If practice makes perfect, then Multnomah County officials will soon be the best budget cutters in Oregon.

After slicing $14.7 million out of a $300 million budget this spring, the county now has to cut another $20 million--or 7 percent--by the end of the year, thanks to a weak economy and some over-optimistic budgeting in June.

Slumping business income-tax receipts have gouged a $14 million hole in the county's budget. The remaining shortfall comes from revenue that never materialized, such as money the county anticipated for jail-bed rentals to the Immigration and Naturalization Service.

County officials say the budget cuts will be excruciating.

"There is not any way to protect every job," says County Chair Diane Linn, politely acknowledging that the county will have to lay off some employees. "This isn't about fairness--this is about what Multnomah County should be funding."
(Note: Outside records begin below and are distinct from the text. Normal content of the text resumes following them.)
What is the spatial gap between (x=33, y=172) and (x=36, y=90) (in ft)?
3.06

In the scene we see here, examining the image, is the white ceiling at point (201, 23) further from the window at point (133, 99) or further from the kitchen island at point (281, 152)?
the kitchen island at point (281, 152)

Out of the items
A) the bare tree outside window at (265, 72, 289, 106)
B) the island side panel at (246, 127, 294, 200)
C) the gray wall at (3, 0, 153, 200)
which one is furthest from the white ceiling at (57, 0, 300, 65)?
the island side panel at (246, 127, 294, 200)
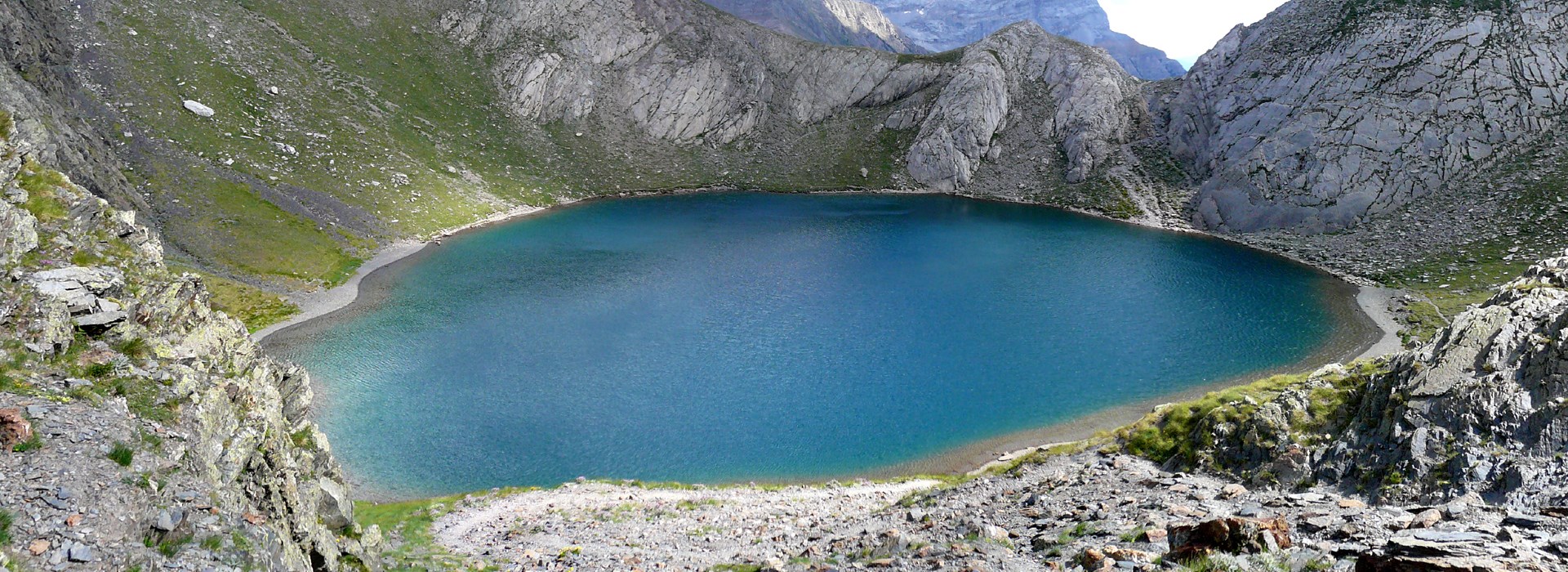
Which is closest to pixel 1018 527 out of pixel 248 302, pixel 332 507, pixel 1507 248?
pixel 332 507

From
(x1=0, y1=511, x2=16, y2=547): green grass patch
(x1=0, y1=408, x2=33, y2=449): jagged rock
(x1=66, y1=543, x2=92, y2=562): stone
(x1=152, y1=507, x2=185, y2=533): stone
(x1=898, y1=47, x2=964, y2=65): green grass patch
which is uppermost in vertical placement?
(x1=898, y1=47, x2=964, y2=65): green grass patch

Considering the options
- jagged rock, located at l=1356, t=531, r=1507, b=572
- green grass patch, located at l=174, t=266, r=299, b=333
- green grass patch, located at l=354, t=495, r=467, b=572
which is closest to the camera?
jagged rock, located at l=1356, t=531, r=1507, b=572

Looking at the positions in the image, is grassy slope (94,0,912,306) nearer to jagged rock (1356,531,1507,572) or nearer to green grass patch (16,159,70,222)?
green grass patch (16,159,70,222)

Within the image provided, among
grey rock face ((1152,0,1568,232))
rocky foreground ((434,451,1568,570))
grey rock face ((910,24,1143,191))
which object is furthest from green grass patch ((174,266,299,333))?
grey rock face ((1152,0,1568,232))

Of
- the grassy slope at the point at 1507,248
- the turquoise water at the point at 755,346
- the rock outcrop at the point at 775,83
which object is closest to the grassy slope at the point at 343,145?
the rock outcrop at the point at 775,83

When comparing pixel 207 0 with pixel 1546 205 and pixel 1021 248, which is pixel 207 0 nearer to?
pixel 1021 248

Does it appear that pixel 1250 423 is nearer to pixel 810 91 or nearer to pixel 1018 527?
pixel 1018 527

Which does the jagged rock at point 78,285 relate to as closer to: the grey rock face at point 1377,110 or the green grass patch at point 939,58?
the grey rock face at point 1377,110
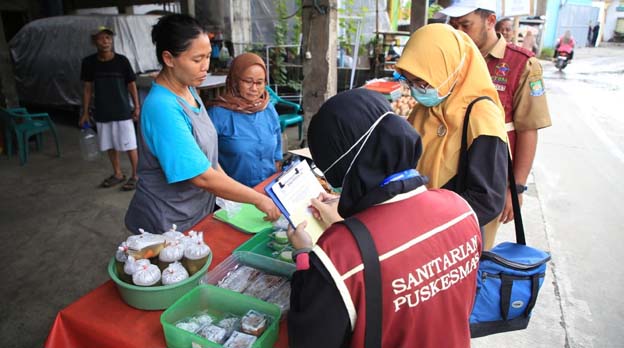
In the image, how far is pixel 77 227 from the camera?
13.3ft

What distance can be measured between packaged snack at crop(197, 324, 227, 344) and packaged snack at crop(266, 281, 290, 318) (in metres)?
0.18

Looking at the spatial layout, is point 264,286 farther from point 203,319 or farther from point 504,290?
point 504,290

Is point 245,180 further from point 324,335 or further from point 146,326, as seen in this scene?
point 324,335

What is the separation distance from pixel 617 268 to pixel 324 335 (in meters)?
3.49

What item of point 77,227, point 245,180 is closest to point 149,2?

With the magnitude of the new cuts sinking in, entire programs--from early-childhood services to health care to law enforcement--are facing the ax.

Linn and county commissioners will sit down Oct. 15 to sort through the county's core programs and look for excess baggage.

With the new cuts, the county will have slashed 12 percent from its budget over the last year, a figure that rivals the Measure 5 budget cuts of the early '90s. But Linn and company fear the money picture may get worse: The state Legislature is expected to meet in special session in the near future to whack hundreds of millions of dollars from education and human-services budgets.